Dana Kanze wins prestigious Academy of Management award

13 Aug 2019


Paper on gender bias in the start-up funding process wins Academy of Management Journal’s Best Article of the Year

 

People - Dana Kanze

Dana Kanze, Assistant Professor of Organisational Behaviour at London Business School, has just won the Academy of Management Journal’s Best Article of the Year award.

Dr Kanze was recognised for her 2018 paper, ‘We Ask Men to Win and Women Not to Lose: Closing the Gender Gap in Startup Funding’, which examined gender disadvantage in the start-up community.

While men are known to raise more start-up funding than women, the reasons for this phenomenon are yet underexplored.

Dr Kanze and her co-authors, Harvard Business School Professor Laura Huang, Stockholm School of Economics Professor Mark A. Conley and Columbia Professor E. Tory Higgins, examined how the types of questions asked of female and male entrepreneurs by investors influenced the level of funding these entrepreneurs received. Their investigation found that promotion-focussed questions in the domain of gains such as, “How do you plan to acquire new customers?”, were generally put to male entrepreneurs by investors. In contrast, female entrepreneurs were typically asked prevention-focussed questions in the domain of losses such as, “How do you plan to retain your existing customers?"
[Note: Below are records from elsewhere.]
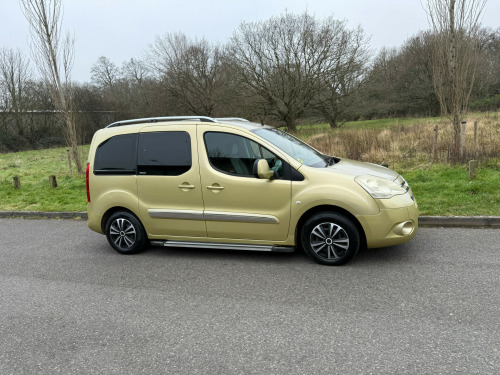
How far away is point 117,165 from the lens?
5594 mm

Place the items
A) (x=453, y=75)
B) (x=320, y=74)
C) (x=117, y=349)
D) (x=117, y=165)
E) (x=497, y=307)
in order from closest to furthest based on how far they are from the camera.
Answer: (x=117, y=349), (x=497, y=307), (x=117, y=165), (x=453, y=75), (x=320, y=74)

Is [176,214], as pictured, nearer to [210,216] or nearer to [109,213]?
[210,216]

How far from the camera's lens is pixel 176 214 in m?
5.25

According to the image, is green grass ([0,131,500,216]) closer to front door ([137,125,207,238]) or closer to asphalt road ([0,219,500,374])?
asphalt road ([0,219,500,374])

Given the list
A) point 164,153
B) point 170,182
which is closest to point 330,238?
point 170,182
The research determined that entrepreneurs who were asked promotion-focussed questions were able to raise significantly more capital than those who were asked prevention-focussed questions and that the effect was more pronounced with every additional prevention-focussed question posed. The authors also found that this effect could be countered if the entrepreneur answered prevention-focussed questions with promotion-focussed answers.

Dr Kanze said she hoped the recognition from the Academy of Management would help more female entrepreneurs to secure the start-up funding their ideas deserved.

“I am very excited about the potential for these findings to significantly improve the way start-ups are funded. There are so many accomplished women out there with innovative business ideas worthy of investment,” she said.

“By first and foremost making investors more mindful of the types of questions they ask women versus men and by educating entrepreneurs to respond to prevention-focussed questions more effectively, the playing field can be significantly levelled. This change in the landscape ultimately stands to benefit not only entrepreneurs, but investors as well.”